Kuantum Verimi 7. ölçümü

  1. Würth ve arkadaşları tarafından tarif edilen prosedüre benzer nispi yöntemle kuantum verimi tayin edilir. 35, bir standart olarak, etanol (QY =% 91.5) içinde eritilmiş kullanılarak rodamin 101.
  2. 1 cm uzunluğunda bir emme küvet içinde 80 uL hacmi kullanılarak bir UV spektrometresi Telaffuz absorpsiyon spektrumları. Floresan eksitasyon için kullanılacak dalga-boyunda emicilik ≤ 0.05 olması gerekir.
  3. foton sayma modunda çalışan lamba kalibre spektrometresi kayıt emisyon spektrumları. Bir spectr kullanarak uyarma (0 °) ve emisyon (54.7 °) yolu (sihirli açı şartlar) Glan-Thompson polarize olan ölçümleri gerçekleştirmek sırasıyla 5 nm uyarma ve emisyon monokromatör 2.5 nm, al bant genişliği. Ölçü örnekleri sayım hızı 10 6 sn -1 aşmadığı 3 mm yol uzunluğu alarak özenle bir floresan küvetine aktardıktan sonra.
    1. göre kuantum verimi hesaplamak

Denklem 6

n ve n Std sırasıyla numune ve standardın çözücü kırılma indisleri nerede. f (λ) ve f_Std (λ) örnek floresan yoğunlukları ve dalgaboyu l standarttır. A (λ ex) ve A stdeski) uyarma dalga boyunda numune ve referans absorbans ve Φ std standardının kuantum verimi olduğunu.

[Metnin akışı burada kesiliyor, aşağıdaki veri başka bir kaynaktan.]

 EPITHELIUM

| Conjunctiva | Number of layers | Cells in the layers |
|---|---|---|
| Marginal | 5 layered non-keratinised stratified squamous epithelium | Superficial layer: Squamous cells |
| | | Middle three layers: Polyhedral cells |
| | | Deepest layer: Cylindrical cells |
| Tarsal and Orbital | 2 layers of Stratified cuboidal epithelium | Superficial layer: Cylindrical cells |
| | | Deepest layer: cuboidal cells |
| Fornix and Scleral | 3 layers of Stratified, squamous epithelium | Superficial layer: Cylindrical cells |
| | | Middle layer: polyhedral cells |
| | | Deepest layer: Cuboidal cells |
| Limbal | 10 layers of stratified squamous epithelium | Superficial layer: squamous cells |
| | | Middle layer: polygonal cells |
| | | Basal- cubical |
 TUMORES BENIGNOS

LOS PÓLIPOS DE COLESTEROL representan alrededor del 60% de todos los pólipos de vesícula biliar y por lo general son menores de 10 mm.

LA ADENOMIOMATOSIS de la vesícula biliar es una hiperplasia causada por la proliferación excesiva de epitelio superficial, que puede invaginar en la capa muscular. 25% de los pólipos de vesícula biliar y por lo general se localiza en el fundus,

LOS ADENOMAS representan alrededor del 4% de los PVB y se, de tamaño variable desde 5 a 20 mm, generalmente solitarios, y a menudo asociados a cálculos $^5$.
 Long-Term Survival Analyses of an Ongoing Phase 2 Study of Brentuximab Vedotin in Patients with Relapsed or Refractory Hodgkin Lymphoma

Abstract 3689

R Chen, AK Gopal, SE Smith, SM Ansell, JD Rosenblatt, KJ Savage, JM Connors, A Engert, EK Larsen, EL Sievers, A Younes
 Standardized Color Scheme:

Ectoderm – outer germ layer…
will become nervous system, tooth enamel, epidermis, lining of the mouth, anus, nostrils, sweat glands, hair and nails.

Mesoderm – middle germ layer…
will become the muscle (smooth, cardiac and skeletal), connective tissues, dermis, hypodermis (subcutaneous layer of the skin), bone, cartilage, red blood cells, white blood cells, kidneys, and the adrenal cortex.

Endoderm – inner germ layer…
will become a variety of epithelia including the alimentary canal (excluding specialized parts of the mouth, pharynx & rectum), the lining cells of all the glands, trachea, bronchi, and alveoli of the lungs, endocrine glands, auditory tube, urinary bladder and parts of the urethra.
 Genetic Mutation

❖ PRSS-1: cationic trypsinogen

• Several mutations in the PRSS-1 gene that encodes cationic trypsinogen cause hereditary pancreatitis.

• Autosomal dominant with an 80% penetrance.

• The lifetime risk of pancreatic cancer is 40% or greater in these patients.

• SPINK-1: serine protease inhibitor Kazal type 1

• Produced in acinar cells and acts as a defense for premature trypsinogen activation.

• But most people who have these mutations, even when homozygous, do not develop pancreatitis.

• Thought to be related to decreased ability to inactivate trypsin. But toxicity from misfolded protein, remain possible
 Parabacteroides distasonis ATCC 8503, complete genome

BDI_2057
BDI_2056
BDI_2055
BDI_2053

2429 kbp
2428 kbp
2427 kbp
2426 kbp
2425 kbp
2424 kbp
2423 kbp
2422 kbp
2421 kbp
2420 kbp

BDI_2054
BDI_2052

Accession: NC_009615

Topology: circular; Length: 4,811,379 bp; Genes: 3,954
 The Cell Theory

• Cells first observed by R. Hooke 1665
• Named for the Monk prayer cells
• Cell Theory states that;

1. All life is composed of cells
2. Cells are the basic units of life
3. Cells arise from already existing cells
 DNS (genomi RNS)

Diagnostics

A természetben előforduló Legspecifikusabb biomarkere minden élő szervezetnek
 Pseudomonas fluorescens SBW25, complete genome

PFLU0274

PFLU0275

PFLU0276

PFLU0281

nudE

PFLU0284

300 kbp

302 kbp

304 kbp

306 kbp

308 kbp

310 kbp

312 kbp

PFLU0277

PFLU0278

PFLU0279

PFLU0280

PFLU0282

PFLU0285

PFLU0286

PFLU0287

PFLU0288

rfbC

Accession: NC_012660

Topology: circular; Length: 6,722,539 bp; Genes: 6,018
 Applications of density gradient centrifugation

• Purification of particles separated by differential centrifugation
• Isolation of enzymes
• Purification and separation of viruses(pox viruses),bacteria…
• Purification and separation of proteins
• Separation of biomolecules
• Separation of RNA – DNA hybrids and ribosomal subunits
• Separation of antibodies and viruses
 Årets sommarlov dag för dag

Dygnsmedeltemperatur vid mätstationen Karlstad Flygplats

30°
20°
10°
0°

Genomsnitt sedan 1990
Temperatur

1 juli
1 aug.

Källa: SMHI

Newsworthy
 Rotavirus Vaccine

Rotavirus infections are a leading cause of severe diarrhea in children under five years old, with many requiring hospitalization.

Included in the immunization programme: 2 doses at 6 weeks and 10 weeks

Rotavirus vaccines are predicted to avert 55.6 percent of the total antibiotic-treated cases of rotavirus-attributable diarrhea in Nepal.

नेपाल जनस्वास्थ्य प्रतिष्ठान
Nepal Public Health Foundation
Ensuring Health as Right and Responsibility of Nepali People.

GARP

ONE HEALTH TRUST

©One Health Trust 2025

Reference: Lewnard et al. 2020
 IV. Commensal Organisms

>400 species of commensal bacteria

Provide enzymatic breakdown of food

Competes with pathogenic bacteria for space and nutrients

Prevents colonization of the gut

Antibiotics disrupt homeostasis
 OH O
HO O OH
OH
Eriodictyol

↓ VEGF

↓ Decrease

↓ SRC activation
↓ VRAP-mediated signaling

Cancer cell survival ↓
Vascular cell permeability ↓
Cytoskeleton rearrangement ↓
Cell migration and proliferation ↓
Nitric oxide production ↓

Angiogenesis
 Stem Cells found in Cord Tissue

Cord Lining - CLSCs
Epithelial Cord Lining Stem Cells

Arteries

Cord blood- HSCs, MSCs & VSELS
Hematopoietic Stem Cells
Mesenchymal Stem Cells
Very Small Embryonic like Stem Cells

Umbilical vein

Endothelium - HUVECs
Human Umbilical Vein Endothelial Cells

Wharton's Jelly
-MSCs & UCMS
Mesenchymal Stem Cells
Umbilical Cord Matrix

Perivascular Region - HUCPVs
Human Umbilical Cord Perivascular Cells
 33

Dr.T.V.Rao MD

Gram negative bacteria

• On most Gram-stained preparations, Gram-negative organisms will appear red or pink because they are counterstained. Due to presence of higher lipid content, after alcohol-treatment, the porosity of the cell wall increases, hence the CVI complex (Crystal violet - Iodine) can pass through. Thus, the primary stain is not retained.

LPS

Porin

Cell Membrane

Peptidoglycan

le "> 8. İzotropik Förster Radius hesaplanması

  1. (Izotropik Förster yarıçapı hesaplamak Denklem 5 ) Verici molekül emisyon spektrumunda gelen kabul edici molekülünün absorpsiyon spektrumu, verici kuantum verimi ve ortamın kırılma endeksi. Hesaplanması için ücretsiz PhotochemCAD kullanın denklem 1 . Ancak herhangi bir diğer müsait bir yazılım yerine 36 kullanılabilir.

Anizotropilerin 9. Ölçümü

  1. Çeşitli uyarma / emisyon polarize ayarlarına (V / V, V / H, H / V, H / H) 36 ile floresan spektrumları kayıtları kararlı durum floresan anizotropilerin belirleyin.
  2. Her dalgaboyu için, aletin polarizasyon eserlerin düzeltir G-faktörü, hesaplamakoran

Denklem 9

ve her dalga boyu için anizotropi değerini hesaplamak için kullanabilirsiniz:

Denklem 10

nerede xy uyarım polarizasyon x ve emisyon polarizasyon Y yoğunluğunu gösterir.

  1. kararlı durum floresans anizotropi hesaplamak için emisyon spektral aralığında değerlerinin ortalamasını alın.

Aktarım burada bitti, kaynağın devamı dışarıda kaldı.